Poco a poco vamos adquiriendo una sordera que aleja nuestra existencia del resto del mundo; del resto de lo otro y del resto de los otros.
En una edad histórica en la que muchos piensan que el mundo alcanzará una estabilidad idílica económica, política y socialmente, a través de la aterradora y a la vez encantadora magia de las nuevas tecnologías, nuestros oídos van paulatinamente cerrándose y no, no solamente de manera metafórica; verdaderamente las advertencias sobre afecciones en nuestro sentido del oído han crecido dramáticamente a partir de los dispositivos auriculares y del estilo de música que prevalece en muchos sectores de nuestra sociedad.
Los datos estadísticos pueden encontrarse fácilmente si investigamos índices de afección auditiva en las últimas décadas.
Pero esta sordera física es también un síntoma paralelo a la sordera afectiva, solidaria, cultural y política de la que vamos siendo presas cuanto más nos acerquemos a las maravillas que simbolizan los avances de la comunicación a distancia.
Y aquí hago una pausa para referirme precisamente al “símbolo”. Se trata de una palabra que proviene del griego. —No me cansaba de escuchar esta historia en voz del doctor Roberto Cruz—.
El sim balom, decía, era una pieza dividida en dos mitades, cada una de las cuales era portada por personas unidas en el afecto y en la comunión de ideas y, que en caso de ser separadas por circunstancias adversas, si volvían a encontrarse al paso del tiempo, podrían reconocerse al mirar la mitad del sim balom —símbolo—, mediante el que sellaron su vínculo.
De la misma forma, cuando en el diálogo del Banquete, Platón refiere la historia de los hombres esféricos que por envidia de su perfección fueron divididos por los dioses, el filósofo da a entender que desde aquella división, el ser humano, busca, para ser completo, la parte que le fue arrancada: otra manera de referirse al símbolo, la búsqueda del otro que me complementa, origen del amor.
Regresando al asunto de la sordera que prevalece en nuestras épocas, ésta es causada por la crisis de símbolos, de búsquedas complementarias en el otro: somos suficientes a nosotros mismos, nos encerramos en auriculares que sellan las esfera de nuestro entorno, colocamos nuestros dedos en un teclado que espera el reconocimiento de seres anónimos, cuya aprobación no nos acerca más que a nuestro propio egocentrismo.
El símbolo del que habla Platón, ya no está en el otro, sino en el instrumento: paulatinamente nos vamos reconociendo, no en el rostro vivo, sino en la herramienta que extiende nuestro poder de difusión sin que la respuesta me hermane a nadie.
Esta crisis de simbología humana, si es que así podemos llamarla, se percibe cada día en que los indigentes, los miserables que carecen de lo mínimo en su alimentación y en sus necesidades primarias, son solo artefactos que no nos simbolizan nada más que la ventaja de no estar nosotros en esas situaciones.
Ayer fui protagonista de esta sordera simbólica cuando fui repentinamente abordado por un hombre desaliñado de piel morena, a quien pensaba evitar cuanto más se acercaba a mí. Pensé de inmediato que pediría una moneda y me haría la historia que tienen bien estructurada quienes viven de la limosna.
Pero solamente me abordó para preguntarme si estaba cerca de la “Casa del migrante San Juan Diego”. El hombre y yo estábamos en la delegación Tlalpan, a 64 kilómetros del lugar que buscaba.
Respondí: “no tengo idea de lo que buscas” y seguí mi camino. ?l no hizo intento alguno por abordarme más, siguió su camino y fui yo quien lo frené.

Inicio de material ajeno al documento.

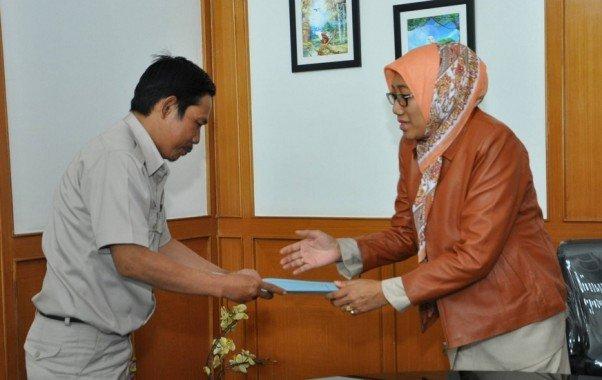Kepala Kantor Regional III BKN Bandung Istati Atidah (kanan) secara simbolis memberikan bantuan kepada pegawai BKN yang turut terkena banjir Bandung Selatan, Senin, (29/12/2014).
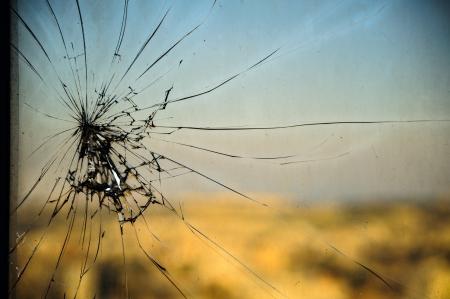 Broken window,  cracked glass on urbanic background Stock Photo - 14458848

Así supe que era hondureño, que buscaba el albergue para irse a Estados Unidos y que había sido bajado de “la bestia”, en los Reyes. Que traía dos pesos en el bolsillo sin la más mínima idea del valor de la moneda, creyendo que traía dos dólares.
El resto de esta historia y de este encuentro no es asunto de ser publicado. Valga solamente para poner un ejemplo de lo sordos que estamos en la cotidianidad, al grito del otro, de quien es, o debería ser, nuestro símbolo.